Mario – A Story
Only
minutes beforehand there was not a cloud in the sky as he watched overhead, the
planes speeding past on a mission, literally. Young, still just a boy inside,
he ran across the street in search of shelter. Fright and intrigue for the
planes’ cargo crawled around inside him. He raised his hands, cupping them only
to vomit nothing into the air. There was no point pretending like it wasn’t
coming anymore. It was. The war had been only a small drumming on the door of
his life until this point but now it was a loud and abusive bashing that could
not be sent away…
For an entire month he reminded
himself he was incredibly lucky, losing his family and friends, livelihood,
homeland, that was nothing compared to losing your life, right? The trip was
dangerous and difficult.
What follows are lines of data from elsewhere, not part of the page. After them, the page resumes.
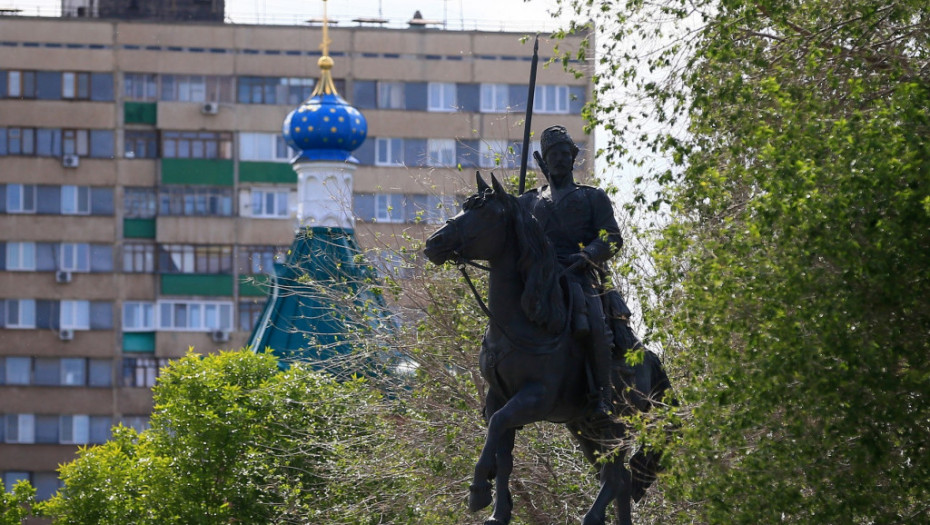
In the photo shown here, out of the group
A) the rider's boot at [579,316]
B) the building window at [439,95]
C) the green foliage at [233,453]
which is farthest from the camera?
the building window at [439,95]

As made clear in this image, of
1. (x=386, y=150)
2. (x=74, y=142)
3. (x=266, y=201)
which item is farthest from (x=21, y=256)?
(x=386, y=150)

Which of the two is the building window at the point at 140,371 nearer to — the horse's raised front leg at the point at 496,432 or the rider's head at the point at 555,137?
the rider's head at the point at 555,137

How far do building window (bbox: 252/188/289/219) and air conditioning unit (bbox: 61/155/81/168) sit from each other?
6.29 metres

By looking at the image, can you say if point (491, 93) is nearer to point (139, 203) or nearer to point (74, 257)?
point (139, 203)

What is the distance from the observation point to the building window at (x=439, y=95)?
7812 cm

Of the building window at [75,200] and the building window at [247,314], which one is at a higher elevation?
the building window at [75,200]

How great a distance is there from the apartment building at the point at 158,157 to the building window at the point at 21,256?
0.07 metres

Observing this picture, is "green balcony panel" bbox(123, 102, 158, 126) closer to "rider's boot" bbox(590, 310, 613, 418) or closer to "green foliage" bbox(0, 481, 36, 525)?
"green foliage" bbox(0, 481, 36, 525)

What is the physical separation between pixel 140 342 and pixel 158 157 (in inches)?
254

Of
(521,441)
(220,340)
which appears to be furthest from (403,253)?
(220,340)

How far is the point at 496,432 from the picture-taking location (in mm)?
18047

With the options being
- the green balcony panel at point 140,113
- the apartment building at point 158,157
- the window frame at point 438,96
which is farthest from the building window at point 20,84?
the window frame at point 438,96

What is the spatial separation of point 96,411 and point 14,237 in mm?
7092

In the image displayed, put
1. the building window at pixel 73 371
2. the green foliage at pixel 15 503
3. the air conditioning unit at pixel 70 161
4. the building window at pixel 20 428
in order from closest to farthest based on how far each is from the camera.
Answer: the green foliage at pixel 15 503
the building window at pixel 20 428
the building window at pixel 73 371
the air conditioning unit at pixel 70 161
Cramped and dank, unpleasant at the best of times as
if those little men were haunting him from afar, seeking revenge for shooting
through at the call of duty.
His eyes were watery from the
blaring sun as he got off the boat in the harbour. They widened as finally, the
smallest slice of excitement found a reason to stretch out and venture from the
darkness that had been consuming him. Sydney ,
his new home or so he had thought at the time. It did not take him long to
realise the work he so desperately needed to get by, having brought only
himself and a suitcase from Italy ,
was not to be found there. Unable to speak a word of English, he struggled
through conversation after conversation not really saying much at all. Tired
and alone, he finally chanced upon some other Italian migrants who said they
were to board a train in the morning to a town called Lismore on the far North
Coast of New South Wales and that he should join them, not that any of them had
any idea where that was. They too were in dire need of work and according to
sources the Northern Rivers of which Lismore was the beating heart was where it
waited.
Upon finally acquiring land he
could call his own, the work only increased. It never ended and became that by
which he led his life. It shaped his character as he became a man of pride and
honourable hard work. His back bent, sweat crawling the length of his spine
each week as he walked the bags of beans, tomatoes and bananas to the roadside,
five kilometres away, for the market in town. At forty kilos each, they were
like his small children, too valuable to be dropped and bruised. He never once
complained, just took it all in his long stride, his work and farm his only
love. And then he met Edda.
As she walked towards
him that late May afternoon, glistening, angelic and beautiful, he was unable
to draw his gaze. A chance meeting had brought them together and now he was
about to marry the blonde girl who so easily made him laugh. He clenched his
fists closed tight, then released them uncurling his fingers only to repeat the
motion over and over.
The wedding was a typical Italian
affair, the smell of food rich and intense and in grand abundance. The guests’
conversations flowed almost as freely as the wine. It was one of the days in
Mario’s life that filled with shear joy, rivalled only by the birth of their
children, the little bundles they made and brought into the world.